Analysts Siddhartha Sanyal and Kumar Rachapudi said while the August inflation print was not way above market expectations, it is still too high for comfort at the central bank.
Food inflation continues around the double-digit mark. Pressures from manufacturing inflation also remain stubborn. Most importantly, non-food manufacturing inflation – the so called ‘core’ rate – staying above 7.5 per cent year on year in August offers the RBI very little room to pause, as the central bank has been highlighting this indicator as a key driver of policy for several months.
The sharp downside surprise in headline industrial production (IP) data, in our view, will have far less bearing on the overall policy stance.
“In fact, we believe, the underlying trend in IP is clearly more stable than what the July headline print suggested – excluding just a couple of volatile sub-components, IP actually rose 6.8 per cent year on year in July,” they said.
Undoubtedly, the re-intensification of global growth concerns over the past couple of weeks will play a significant role in the RBI’s thinking ahead of this week’s meeting.

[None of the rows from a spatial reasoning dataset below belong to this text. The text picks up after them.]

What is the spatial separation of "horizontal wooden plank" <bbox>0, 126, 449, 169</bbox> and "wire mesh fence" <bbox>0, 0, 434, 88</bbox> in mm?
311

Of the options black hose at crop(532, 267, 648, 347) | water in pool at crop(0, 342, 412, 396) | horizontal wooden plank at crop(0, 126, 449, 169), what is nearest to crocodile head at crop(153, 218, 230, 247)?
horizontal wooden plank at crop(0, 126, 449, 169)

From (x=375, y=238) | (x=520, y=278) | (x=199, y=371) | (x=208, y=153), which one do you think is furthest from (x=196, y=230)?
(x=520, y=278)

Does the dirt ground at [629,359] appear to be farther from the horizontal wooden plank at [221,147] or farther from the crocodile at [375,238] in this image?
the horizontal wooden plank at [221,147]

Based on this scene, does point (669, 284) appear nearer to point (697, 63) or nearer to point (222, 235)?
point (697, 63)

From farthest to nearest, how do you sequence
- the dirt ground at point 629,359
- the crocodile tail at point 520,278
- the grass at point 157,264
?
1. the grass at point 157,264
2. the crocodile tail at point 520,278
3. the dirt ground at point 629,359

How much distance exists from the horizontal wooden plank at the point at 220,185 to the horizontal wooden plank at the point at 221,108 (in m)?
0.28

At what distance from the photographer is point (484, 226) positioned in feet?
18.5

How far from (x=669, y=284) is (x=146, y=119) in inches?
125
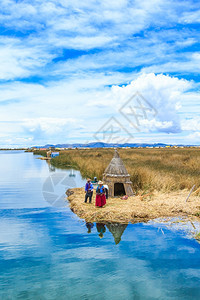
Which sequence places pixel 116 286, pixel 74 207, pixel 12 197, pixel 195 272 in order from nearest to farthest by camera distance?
pixel 116 286 < pixel 195 272 < pixel 74 207 < pixel 12 197

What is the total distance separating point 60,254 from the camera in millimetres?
7957

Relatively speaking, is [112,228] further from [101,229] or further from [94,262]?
[94,262]

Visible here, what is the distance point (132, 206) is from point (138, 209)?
0.39 meters

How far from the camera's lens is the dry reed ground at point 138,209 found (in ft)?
36.4

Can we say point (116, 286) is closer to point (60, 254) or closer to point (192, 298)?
point (192, 298)

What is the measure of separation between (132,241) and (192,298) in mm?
3267

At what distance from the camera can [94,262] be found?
292 inches

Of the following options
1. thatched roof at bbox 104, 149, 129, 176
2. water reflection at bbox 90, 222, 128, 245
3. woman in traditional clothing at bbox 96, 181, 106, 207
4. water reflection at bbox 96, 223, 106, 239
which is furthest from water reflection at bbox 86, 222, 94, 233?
thatched roof at bbox 104, 149, 129, 176

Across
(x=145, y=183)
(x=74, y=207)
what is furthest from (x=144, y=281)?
(x=145, y=183)

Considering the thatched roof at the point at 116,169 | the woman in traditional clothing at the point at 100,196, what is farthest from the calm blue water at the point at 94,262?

Heightened global uncertainty will likely cause the RBI to wait until the last possible minute to decide its move, and the risks of any sudden further deterioration of the global financial markets pushing the RBI into a pause are non-negligible.

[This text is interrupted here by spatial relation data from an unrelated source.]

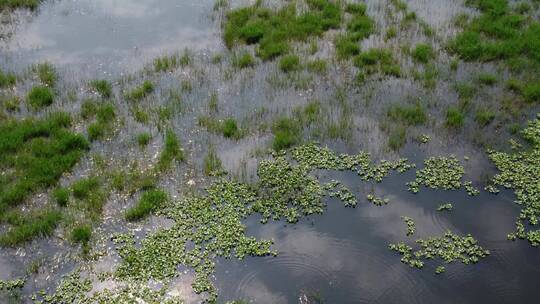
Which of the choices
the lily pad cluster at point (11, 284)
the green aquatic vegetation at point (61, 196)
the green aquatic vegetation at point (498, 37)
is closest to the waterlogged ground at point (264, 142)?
the lily pad cluster at point (11, 284)

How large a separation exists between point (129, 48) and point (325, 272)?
6.11 meters

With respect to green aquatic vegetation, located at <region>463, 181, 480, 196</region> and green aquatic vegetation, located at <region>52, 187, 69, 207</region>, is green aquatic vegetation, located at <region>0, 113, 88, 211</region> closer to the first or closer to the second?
green aquatic vegetation, located at <region>52, 187, 69, 207</region>

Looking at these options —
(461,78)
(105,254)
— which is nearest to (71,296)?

Nevertheless, given the RBI’s recent demonstrated bias of staying focused on containing inflation rather than any other objective, consistency on the part of the central bank would mean that the RBI will stay focused on inflation management.
The central bank is likely to maintain a hawkish tone on domestic inflation. However, it is expected to accommodate its concerns about the global situation more in the upcoming policy release than the previous rounds of policy and, accordingly, will likely sound more cautious and watchful on that front.

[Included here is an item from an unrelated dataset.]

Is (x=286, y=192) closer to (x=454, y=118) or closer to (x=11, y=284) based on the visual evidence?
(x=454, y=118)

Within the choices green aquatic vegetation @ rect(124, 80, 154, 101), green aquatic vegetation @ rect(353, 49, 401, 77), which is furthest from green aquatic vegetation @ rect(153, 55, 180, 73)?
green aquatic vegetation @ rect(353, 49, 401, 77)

“Given the global backdrop, while the market is still not pricing in the 25bp rate hike, we do not recommend paying 1y OIS outright. We suggest positioning via 1×2 flatteners with a target of -70bp (onshore). We recommend long positions in 10-year G-secs at current levels, targeting 8.0% in three months. While we think the risks of fiscal slippage remain high, recent statements by government officials have underscored their determination to meet the fiscal targets. We do not think the government will announce any increase in the expected Rs 1.67trn of issuance in the H2 FY11-12 calendar. Instead, we think the government is likely to front-load H2 borrowing and aim to complete it by end-January 2012, if not earlier. This would likely allow the government leave some room in the last two months of the fiscal year in case it needs to borrow additional amounts from the market,” they said.